### Exercise prompt
Below are the records; locate each line with the word "varying" and copy it.

### Records shown
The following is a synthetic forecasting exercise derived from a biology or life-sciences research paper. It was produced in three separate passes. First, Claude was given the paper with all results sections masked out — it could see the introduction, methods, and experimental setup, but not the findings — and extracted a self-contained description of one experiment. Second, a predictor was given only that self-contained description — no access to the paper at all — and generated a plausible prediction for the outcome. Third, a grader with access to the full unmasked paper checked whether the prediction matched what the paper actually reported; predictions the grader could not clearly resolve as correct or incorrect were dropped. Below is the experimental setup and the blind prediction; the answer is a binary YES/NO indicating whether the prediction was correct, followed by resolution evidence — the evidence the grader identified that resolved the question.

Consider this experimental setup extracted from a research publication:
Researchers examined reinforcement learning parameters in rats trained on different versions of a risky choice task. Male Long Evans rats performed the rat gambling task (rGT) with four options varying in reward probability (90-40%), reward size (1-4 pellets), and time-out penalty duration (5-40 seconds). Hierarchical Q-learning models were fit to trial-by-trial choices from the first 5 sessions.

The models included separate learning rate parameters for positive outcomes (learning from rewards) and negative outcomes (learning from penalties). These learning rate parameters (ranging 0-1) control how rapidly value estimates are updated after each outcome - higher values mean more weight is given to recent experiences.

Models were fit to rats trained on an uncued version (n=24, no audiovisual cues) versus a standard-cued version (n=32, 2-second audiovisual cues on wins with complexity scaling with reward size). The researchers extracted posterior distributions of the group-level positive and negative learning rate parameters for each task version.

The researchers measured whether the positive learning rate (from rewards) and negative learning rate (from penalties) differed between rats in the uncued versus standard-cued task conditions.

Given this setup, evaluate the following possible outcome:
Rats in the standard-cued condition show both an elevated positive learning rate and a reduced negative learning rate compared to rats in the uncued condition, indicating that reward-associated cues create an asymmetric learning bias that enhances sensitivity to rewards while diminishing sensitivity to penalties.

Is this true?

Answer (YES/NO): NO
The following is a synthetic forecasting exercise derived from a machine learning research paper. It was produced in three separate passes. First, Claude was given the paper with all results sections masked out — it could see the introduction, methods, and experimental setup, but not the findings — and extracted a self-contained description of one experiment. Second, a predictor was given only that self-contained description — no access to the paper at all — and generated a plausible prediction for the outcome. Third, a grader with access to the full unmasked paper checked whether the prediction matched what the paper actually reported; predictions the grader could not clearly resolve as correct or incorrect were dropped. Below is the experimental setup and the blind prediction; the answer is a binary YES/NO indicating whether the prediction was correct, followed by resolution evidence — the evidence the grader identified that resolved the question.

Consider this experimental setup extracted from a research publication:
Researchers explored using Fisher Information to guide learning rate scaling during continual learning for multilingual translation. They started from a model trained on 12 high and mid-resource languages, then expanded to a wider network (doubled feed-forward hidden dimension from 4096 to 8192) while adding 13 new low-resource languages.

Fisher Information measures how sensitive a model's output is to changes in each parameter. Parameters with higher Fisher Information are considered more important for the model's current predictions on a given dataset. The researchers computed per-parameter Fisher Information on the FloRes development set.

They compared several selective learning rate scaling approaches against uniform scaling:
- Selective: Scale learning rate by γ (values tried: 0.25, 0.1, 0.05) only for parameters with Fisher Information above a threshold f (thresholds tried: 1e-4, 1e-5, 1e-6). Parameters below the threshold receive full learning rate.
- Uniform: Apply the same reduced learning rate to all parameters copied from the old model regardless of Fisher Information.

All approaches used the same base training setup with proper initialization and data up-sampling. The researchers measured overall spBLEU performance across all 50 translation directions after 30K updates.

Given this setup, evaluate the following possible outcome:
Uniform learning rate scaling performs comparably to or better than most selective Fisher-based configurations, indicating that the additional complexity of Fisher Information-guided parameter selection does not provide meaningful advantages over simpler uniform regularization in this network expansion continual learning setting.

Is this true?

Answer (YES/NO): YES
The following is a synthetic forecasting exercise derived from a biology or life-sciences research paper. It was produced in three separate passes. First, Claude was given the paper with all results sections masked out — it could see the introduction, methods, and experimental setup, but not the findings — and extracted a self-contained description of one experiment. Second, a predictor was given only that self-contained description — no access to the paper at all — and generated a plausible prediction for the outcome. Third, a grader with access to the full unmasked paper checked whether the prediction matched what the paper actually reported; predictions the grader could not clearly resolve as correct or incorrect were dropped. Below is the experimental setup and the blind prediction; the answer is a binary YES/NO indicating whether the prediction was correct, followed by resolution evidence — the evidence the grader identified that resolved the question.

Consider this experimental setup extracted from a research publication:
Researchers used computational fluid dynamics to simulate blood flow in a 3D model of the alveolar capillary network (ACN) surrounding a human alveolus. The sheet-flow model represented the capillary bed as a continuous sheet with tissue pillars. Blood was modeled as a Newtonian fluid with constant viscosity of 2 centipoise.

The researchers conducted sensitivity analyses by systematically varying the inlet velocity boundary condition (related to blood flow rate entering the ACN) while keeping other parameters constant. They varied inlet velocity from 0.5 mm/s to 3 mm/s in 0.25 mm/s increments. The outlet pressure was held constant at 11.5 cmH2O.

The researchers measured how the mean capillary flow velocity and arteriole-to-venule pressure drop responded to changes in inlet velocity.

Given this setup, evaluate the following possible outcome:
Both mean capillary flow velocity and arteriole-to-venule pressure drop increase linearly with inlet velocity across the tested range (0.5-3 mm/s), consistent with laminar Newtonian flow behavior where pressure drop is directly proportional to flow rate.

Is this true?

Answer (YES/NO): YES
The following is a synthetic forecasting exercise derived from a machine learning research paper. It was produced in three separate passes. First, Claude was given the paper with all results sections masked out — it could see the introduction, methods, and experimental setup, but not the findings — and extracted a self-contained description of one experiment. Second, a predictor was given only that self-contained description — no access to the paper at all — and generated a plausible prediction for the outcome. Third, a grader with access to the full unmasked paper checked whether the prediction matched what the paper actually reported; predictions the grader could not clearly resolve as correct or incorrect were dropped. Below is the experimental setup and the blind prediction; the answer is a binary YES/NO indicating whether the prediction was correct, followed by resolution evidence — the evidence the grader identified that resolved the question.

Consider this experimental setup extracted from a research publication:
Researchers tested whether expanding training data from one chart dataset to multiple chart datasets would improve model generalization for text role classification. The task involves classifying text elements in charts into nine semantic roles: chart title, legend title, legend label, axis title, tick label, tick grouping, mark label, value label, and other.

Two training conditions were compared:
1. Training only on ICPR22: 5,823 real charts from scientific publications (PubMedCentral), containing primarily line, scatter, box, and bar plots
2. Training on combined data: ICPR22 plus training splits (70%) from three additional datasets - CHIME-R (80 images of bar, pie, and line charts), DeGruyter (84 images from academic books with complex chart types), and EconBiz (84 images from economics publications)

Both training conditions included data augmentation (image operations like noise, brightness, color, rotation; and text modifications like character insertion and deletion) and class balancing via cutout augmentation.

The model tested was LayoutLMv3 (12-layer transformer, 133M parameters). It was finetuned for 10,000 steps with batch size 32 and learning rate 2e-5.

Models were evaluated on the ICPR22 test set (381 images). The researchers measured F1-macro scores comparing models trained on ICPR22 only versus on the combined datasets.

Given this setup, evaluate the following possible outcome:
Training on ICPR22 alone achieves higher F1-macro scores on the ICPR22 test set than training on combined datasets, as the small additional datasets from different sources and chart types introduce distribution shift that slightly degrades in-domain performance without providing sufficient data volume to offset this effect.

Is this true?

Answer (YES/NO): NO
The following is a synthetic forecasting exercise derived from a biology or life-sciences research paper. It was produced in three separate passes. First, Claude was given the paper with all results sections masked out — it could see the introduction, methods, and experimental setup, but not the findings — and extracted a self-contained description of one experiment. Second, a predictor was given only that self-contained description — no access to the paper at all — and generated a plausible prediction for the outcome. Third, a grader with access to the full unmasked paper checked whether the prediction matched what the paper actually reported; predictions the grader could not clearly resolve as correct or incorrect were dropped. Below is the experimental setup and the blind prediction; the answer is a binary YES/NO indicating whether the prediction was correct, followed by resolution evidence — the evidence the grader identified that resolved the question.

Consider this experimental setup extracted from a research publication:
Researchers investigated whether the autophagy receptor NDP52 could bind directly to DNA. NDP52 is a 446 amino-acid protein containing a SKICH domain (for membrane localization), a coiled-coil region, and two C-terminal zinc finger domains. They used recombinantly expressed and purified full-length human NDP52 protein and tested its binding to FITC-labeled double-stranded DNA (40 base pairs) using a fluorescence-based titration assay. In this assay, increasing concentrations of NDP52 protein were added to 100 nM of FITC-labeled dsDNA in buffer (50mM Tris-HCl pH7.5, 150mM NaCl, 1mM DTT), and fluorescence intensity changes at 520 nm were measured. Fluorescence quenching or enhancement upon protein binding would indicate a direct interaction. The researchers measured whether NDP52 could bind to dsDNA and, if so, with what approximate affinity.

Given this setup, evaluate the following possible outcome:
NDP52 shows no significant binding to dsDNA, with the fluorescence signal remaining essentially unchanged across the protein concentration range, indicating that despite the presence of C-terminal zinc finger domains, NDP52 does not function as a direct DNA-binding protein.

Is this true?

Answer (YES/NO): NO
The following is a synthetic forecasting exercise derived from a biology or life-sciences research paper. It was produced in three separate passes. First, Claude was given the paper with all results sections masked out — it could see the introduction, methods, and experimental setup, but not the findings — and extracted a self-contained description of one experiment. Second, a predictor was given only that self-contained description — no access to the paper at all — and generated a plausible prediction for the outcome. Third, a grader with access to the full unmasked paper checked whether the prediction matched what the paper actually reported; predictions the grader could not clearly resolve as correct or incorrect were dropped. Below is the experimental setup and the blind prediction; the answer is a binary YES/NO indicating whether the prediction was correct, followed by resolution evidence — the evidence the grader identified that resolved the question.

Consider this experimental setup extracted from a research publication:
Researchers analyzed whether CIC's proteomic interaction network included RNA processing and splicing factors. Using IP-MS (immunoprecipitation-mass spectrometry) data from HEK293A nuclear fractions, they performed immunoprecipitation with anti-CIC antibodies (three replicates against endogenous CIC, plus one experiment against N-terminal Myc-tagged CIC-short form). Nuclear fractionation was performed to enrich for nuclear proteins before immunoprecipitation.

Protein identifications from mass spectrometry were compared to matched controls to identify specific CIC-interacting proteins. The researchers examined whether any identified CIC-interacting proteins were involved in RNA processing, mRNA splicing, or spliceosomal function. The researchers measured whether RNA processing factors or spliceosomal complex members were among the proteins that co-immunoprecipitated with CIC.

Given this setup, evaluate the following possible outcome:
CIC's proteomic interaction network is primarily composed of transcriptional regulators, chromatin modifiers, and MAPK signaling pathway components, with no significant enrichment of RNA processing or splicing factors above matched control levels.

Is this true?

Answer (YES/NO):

### Output below
Researchers examined reinforcement learning parameters in rats trained on different versions of a risky choice task. Male Long Evans rats performed the rat gambling task (rGT) with four options varying in reward probability (90-40%), reward size (1-4 pellets), and time-out penalty duration (5-40 seconds). Hierarchical Q-learning models were fit to trial-by-trial choices from the first 5 sessions.
The researchers conducted sensitivity analyses by systematically varying the inlet velocity boundary condition (related to blood flow rate entering the ACN) while keeping other parameters constant. They varied inlet velocity from 0.5 mm/s to 3 mm/s in 0.25 mm/s increments. The outlet pressure was held constant at 11.5 cmH2O.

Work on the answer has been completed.